■ **Exercise instructions**:
Since the records include pictures, leave those out while you reproduce exactly and only the lines from the one containing "Impact of Effective" through the one containing "reduced by 57% |", inclusive.

■ **Extracted page text data**:
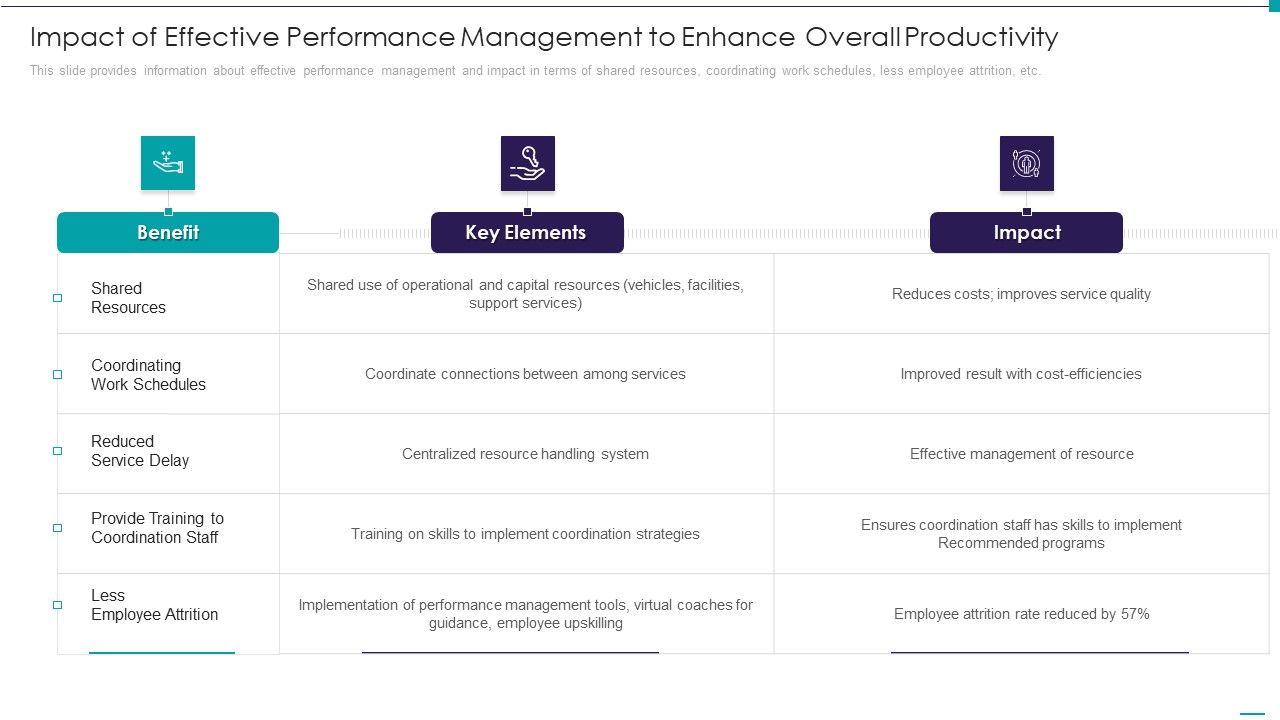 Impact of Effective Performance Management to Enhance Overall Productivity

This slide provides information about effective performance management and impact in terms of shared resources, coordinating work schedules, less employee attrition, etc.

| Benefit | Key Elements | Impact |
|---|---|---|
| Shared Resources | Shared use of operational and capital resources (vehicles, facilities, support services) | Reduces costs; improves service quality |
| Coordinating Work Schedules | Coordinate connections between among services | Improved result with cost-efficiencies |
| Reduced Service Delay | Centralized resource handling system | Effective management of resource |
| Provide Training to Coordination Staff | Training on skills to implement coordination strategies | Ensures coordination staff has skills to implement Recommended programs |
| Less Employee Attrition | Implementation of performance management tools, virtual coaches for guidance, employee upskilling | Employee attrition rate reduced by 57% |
* * *
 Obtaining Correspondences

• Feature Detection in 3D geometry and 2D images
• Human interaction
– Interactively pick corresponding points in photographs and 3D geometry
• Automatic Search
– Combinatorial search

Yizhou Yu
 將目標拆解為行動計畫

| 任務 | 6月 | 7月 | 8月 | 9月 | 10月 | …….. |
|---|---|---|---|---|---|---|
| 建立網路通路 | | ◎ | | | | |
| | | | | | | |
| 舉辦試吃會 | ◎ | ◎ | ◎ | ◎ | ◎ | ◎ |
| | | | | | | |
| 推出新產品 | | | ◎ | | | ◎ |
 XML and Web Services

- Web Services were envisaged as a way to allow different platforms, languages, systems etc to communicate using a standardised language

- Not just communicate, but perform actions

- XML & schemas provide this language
...
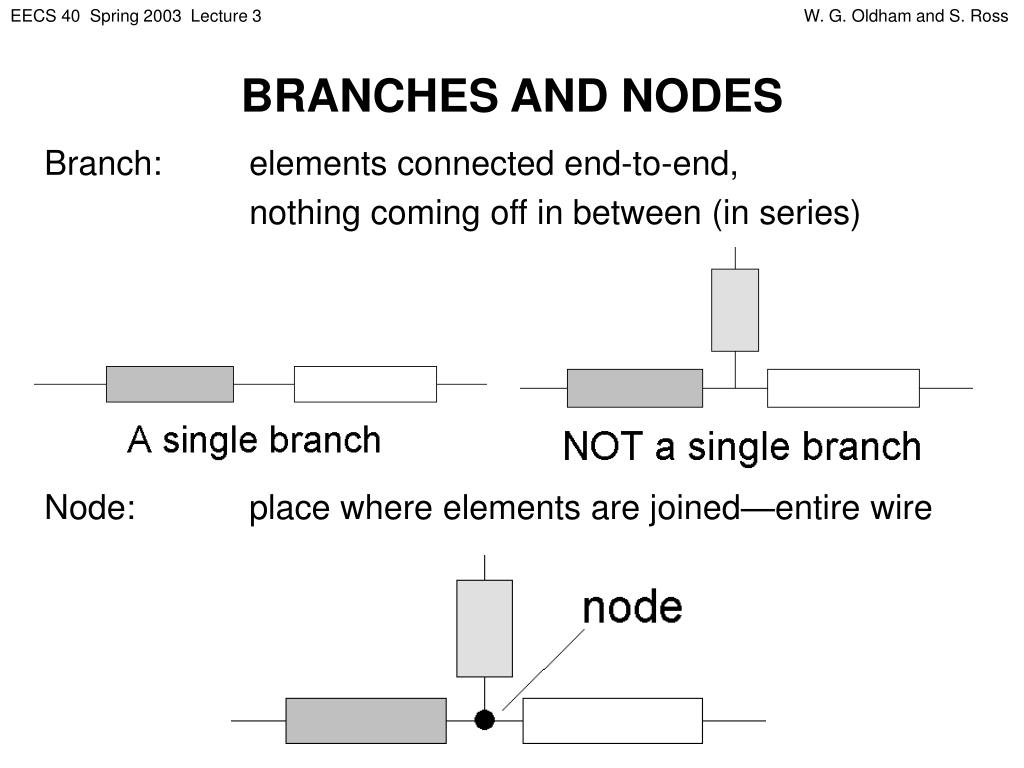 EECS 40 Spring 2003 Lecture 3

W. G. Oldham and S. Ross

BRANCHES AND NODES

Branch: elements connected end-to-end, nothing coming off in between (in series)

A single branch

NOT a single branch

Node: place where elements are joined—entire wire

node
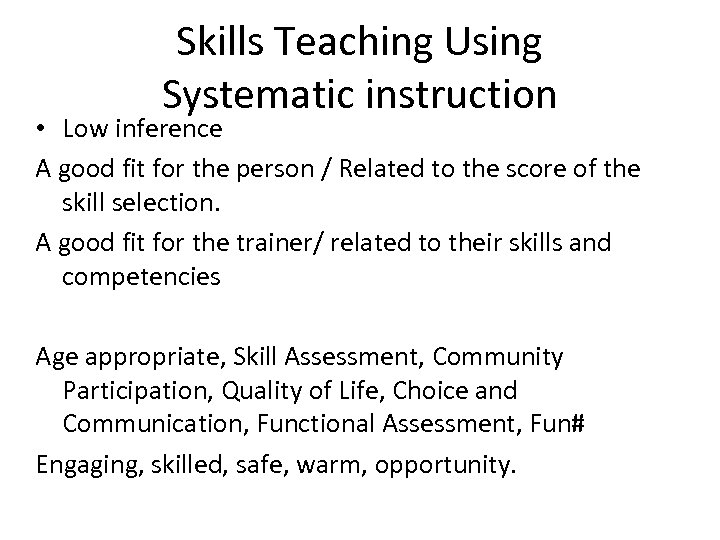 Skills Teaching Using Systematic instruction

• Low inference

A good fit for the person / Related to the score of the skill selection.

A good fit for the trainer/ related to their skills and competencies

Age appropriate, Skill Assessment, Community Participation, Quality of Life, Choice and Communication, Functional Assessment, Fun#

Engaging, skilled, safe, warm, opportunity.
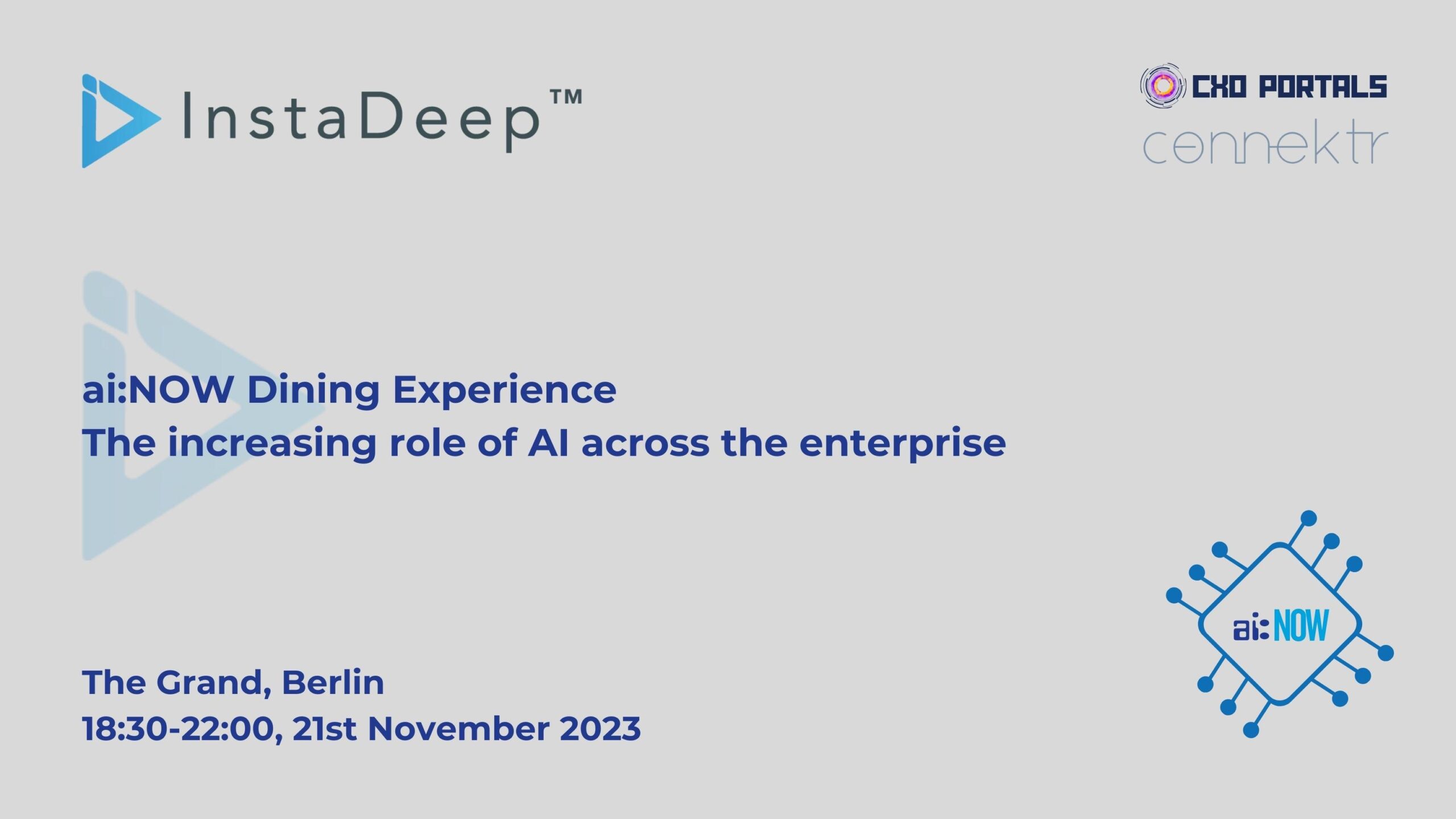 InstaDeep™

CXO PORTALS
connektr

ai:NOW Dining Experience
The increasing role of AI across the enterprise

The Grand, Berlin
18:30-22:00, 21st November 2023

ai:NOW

■ **Exercise solution**:
 Impact of Effective Performance Management to Enhance Overall Productivity

This slide provides information about effective performance management and impact in terms of shared resources, coordinating work schedules, less employee attrition, etc.

| Benefit | Key Elements | Impact |
|---|---|---|
| Shared Resources | Shared use of operational and capital resources (vehicles, facilities, support services) | Reduces costs; improves service quality |
| Coordinating Work Schedules | Coordinate connections between among services | Improved result with cost-efficiencies |
| Reduced Service Delay | Centralized resource handling system | Effective management of resource |
| Provide Training to Coordination Staff | Training on skills to implement coordination strategies | Ensures coordination staff has skills to implement Recommended programs |
| Less Employee Attrition | Implementation of performance management tools, virtual coaches for guidance, employee upskilling | Employee attrition rate reduced by 57% |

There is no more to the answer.